Inactive time (for marinating): 2 up to 12 hours.
Place your cubed chicken in a shallow baking dish. In a small bowl, whisk together the garlic, ginger, Greek yogurt, coconut milk, salt and pepper. Pour the marinade on top of the chicken, making sure the chicken is evenly coated. Cover and refrigerate for at least 2 hours or up to 12 hours.
Heat a saute pan over medium heat and drizzle in about a tablespoon of olive oil. Add the chicken with the marinade (do this in batches if it seems overcrowded) into the pan. Cook for about 8-10 minutes or until just cooked through. Remove from heat and set aside.
For the sauce, melt 1/4 cup of the unsalted butter in a deep skillet over medium heat. Add the Fresno, serrano, and jalapeño peppers and cook until just tender. Add the garlic and ginger, and cook for another 2 minutes. At this point add the tomato paste, curry powder, garam masala and paprika. Stir with a a heavy wooden spoon so that all of the ingredient combine. Once the tomato paste has reached a deep red color, about 5-6 minutes, add the canned tomatoes, Roma tomatoes, salt and chicken broth. Bring the sauce to a boil and then lower the heat to a simmer. Simmer for 30-40 minutes until it is slightly reduced and thickened.
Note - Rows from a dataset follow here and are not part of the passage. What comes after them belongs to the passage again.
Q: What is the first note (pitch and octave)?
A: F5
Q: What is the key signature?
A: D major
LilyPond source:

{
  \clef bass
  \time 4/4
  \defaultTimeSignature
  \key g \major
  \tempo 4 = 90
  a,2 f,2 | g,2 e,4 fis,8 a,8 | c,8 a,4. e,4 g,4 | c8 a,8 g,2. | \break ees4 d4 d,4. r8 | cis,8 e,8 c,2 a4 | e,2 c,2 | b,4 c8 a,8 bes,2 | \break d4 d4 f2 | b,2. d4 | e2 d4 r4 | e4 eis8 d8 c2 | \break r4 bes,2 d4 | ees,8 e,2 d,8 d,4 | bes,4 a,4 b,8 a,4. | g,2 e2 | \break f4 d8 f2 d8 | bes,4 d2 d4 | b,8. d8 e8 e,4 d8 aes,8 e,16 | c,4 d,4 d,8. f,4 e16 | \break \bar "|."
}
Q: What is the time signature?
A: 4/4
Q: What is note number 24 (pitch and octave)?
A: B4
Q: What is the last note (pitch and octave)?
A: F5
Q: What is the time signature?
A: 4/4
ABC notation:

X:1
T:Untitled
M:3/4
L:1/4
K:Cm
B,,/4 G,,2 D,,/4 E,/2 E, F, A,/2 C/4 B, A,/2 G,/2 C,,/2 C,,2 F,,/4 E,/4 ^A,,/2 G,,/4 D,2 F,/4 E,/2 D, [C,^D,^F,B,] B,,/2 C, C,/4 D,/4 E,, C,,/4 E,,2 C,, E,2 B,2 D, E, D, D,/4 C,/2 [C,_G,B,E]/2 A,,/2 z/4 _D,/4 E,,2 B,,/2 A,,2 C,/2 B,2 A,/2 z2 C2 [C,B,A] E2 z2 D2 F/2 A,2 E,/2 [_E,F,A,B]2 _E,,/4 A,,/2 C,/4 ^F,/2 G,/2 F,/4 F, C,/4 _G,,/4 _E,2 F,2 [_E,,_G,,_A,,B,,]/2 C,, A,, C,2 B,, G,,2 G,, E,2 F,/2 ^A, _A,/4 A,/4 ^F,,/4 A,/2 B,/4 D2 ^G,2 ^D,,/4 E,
Once your sauce has thickened, very gently and slowly add some of it into a blender (don’t fill the blender too full—do it in batches if needed). Pulse until smooth and creamy. Transfer the sauce back to the pan and again bring it back up to a boil. Add the chicken and bamboo shoots and lower the heat to a simmer. Simmer again for about 15 minutes.
Add the remaining 1/4 cup butter and the heavy cream. Stir to melt the butter and heat the heavy cream. Cook for another 10 minutes.
Remove from heat and garnish with fresh cilantro. Serve with basmati rice and/or Naan.